#### Given passage
Tuesday, July 11, 2006

The reason for the family...

From Heretics, Chesterton on the family:
The common defence of the family is that, amid the stress and fickleness of life, it is peaceful, pleasant, and at one. But there is another defence of the family which is possible,
and to me evident; this defence is that the family is not peaceful and not pleasant and not at one.
And he's right. Some days, family just drives you crazy. I guess that's the whole point of being a family: they can drive you crazy, it's their right to drive you crazy, and yet they're an inescapable reality. As the saying goes: you can choose your friends but you can't choose your family. Otherwise, life would be just, well, boring.

I got the opposite of boring the past few days. It got to the point where I cut my part of the family vacation short. I'll skip the details, except to say that things could've been better thought out. It might have been worked out, but by then my mood had deteriorated to the point where I just wanted to go home. So I did.

Maybe it was just a streak of petulance. Maybe it was a streak of meanness. Maybe it was madness and melancholia. Maybe it was me finally asserting my right not to take part in a family vacation. Or maybe it was all of the above.

Now I'm back in my usual surroundings and the rest of the family is enjoying (or trying to enjoy) the remainder of the vacation. I've restored some small measure of my sanity and I can look upon the events with a calmer mind.

Could I have worked things out differently, more pleasantly? Of course. But I don't think the lessons would have stuck if I hadn't done what I had done. It would have been the same thing over and over again. Well, not anymore.

#### Supplied data
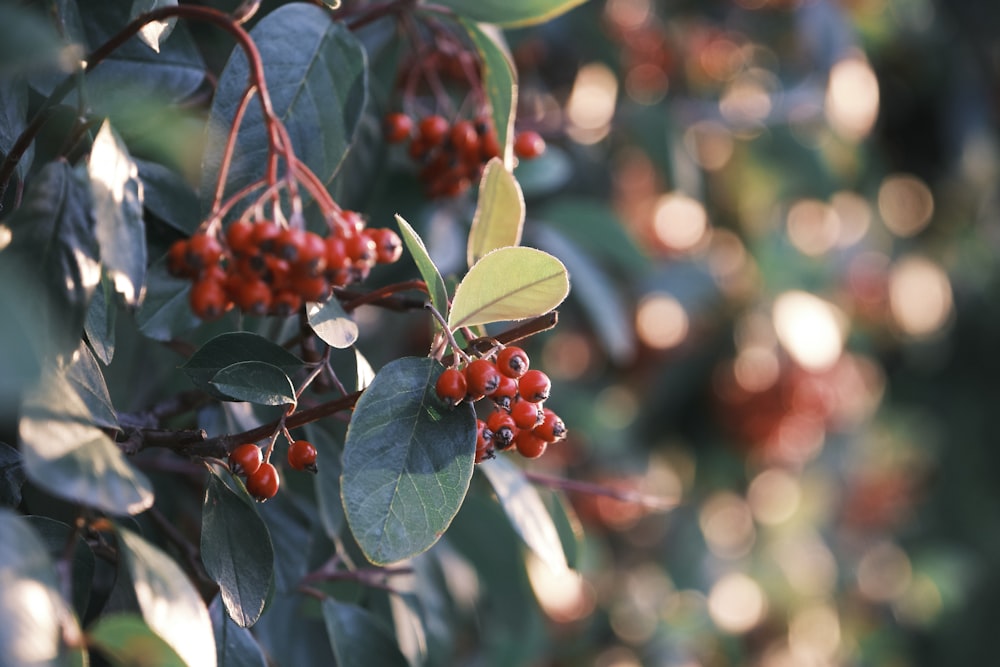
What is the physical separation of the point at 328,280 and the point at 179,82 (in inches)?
8.6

#### Tasks for this exercise
1. Say whether each statement agrees with the post on family, answering yes or no and quoting the deciding words: (a) The writer cut their part of the family vacation short. (b) The Chesterton passage is taken from his book Orthodoxy. (c) The rest of the family also went home early.
2. Transcribe the stretch of the post on family from "From Heretics, Chesterton" through "not at one.".
The listing has no connection to the post on family.

#### The answers
1.
(a) Yes: "I cut my part of the family vacation short."
(b) No: "From Heretics, Chesterton on the family:"
(c) No: "the rest of the family is enjoying (or trying to enjoy) the remainder of the vacation."

2.
From Heretics, Chesterton on the family:
The common defence of the family is that, amid the stress and fickleness of life, it is peaceful, pleasant, and at one. But there is another defence of the family which is possible,
and to me evident; this defence is that the family is not peaceful and not pleasant and not at one.